— START Extracted material —

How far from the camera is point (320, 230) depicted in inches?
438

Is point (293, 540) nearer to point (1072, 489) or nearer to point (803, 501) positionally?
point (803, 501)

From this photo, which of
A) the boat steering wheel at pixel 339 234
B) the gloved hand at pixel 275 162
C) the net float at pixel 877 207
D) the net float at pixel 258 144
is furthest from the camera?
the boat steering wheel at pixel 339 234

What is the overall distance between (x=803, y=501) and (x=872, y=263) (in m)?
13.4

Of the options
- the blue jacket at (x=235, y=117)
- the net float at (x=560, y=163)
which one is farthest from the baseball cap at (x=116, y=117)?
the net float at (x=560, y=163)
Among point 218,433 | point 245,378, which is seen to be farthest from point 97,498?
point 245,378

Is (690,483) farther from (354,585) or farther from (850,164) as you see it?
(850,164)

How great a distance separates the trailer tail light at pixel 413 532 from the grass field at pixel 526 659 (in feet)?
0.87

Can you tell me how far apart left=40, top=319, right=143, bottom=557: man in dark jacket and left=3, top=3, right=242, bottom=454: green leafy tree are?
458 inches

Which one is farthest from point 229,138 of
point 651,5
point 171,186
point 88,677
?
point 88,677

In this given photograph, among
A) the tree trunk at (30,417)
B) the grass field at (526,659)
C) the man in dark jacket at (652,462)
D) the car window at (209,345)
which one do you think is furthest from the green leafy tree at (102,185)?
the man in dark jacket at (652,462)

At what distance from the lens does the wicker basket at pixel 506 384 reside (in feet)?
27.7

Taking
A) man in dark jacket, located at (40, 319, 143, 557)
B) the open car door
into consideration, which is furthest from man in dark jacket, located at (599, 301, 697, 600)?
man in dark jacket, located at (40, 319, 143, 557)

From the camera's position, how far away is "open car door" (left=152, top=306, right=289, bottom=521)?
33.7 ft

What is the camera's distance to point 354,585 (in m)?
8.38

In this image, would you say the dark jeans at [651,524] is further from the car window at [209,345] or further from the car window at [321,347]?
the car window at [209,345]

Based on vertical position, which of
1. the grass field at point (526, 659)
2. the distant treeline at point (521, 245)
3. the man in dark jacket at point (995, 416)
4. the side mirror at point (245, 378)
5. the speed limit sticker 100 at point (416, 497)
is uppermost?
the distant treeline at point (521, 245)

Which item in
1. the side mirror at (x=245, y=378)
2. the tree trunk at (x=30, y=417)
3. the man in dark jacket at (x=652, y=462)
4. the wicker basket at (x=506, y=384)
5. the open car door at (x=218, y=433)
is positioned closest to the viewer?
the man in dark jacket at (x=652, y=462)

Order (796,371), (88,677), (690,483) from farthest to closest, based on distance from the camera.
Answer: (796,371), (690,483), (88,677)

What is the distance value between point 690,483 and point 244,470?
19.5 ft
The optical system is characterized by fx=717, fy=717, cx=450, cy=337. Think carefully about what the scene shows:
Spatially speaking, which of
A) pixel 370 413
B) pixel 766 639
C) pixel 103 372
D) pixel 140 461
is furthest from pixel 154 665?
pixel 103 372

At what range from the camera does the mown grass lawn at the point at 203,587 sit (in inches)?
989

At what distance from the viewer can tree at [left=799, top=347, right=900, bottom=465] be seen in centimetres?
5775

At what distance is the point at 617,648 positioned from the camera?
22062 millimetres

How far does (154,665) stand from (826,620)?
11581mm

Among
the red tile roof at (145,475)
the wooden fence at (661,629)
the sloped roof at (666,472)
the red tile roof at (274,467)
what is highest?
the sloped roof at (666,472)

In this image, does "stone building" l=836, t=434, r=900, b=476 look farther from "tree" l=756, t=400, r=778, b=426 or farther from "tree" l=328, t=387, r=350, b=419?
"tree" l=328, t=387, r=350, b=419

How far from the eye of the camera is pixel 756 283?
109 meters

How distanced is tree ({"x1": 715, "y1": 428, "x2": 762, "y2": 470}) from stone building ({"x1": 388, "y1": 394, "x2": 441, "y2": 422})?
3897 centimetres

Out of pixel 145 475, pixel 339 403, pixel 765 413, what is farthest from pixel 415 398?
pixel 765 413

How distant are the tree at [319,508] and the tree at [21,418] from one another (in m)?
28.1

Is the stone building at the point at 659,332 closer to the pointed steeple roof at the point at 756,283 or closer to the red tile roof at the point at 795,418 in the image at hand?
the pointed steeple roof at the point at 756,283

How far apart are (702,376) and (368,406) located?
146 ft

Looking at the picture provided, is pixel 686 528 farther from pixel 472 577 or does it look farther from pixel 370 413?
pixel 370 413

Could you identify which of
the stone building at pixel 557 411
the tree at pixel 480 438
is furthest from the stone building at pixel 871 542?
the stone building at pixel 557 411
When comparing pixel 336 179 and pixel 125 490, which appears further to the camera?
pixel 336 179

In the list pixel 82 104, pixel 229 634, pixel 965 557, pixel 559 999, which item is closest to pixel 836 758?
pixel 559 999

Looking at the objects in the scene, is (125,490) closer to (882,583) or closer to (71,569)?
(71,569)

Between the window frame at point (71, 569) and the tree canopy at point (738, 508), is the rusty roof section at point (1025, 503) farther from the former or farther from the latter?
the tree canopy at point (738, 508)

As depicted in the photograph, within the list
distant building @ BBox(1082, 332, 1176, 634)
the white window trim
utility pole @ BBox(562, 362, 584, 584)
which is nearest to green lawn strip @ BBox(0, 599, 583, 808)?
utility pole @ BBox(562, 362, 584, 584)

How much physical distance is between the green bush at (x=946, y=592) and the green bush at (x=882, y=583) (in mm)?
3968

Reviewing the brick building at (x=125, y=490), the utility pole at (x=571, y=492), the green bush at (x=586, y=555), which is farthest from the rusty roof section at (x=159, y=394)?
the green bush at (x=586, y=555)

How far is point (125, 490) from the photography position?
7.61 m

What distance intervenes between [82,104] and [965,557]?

— END Extracted material —

The problem: Reproduce, word for word, only the lines from the one that contains "When comparing pixel" through the final line.

Written answer:
When comparing pixel 336 179 and pixel 125 490, which appears further to the camera?
pixel 336 179

In the list pixel 82 104, pixel 229 634, pixel 965 557, pixel 559 999, which item is closest to pixel 836 758?
pixel 559 999

Looking at the objects in the scene, is (125,490) closer to (882,583) or closer to (71,569)?
(71,569)

Between the window frame at point (71, 569) and the tree canopy at point (738, 508), is the rusty roof section at point (1025, 503) farther from the former or farther from the latter?
the tree canopy at point (738, 508)

As depicted in the photograph, within the list
distant building @ BBox(1082, 332, 1176, 634)
the white window trim
utility pole @ BBox(562, 362, 584, 584)
which is nearest to green lawn strip @ BBox(0, 599, 583, 808)?
utility pole @ BBox(562, 362, 584, 584)

How much physical distance is between the green bush at (x=946, y=592) and the green bush at (x=882, y=583) (in mm)?
3968

Reviewing the brick building at (x=125, y=490), the utility pole at (x=571, y=492), the green bush at (x=586, y=555), which is farthest from the rusty roof section at (x=159, y=394)?
the green bush at (x=586, y=555)

How far is point (125, 490) from the photography position?
7.61 m

What distance intervenes between [82,104] and [965,557]?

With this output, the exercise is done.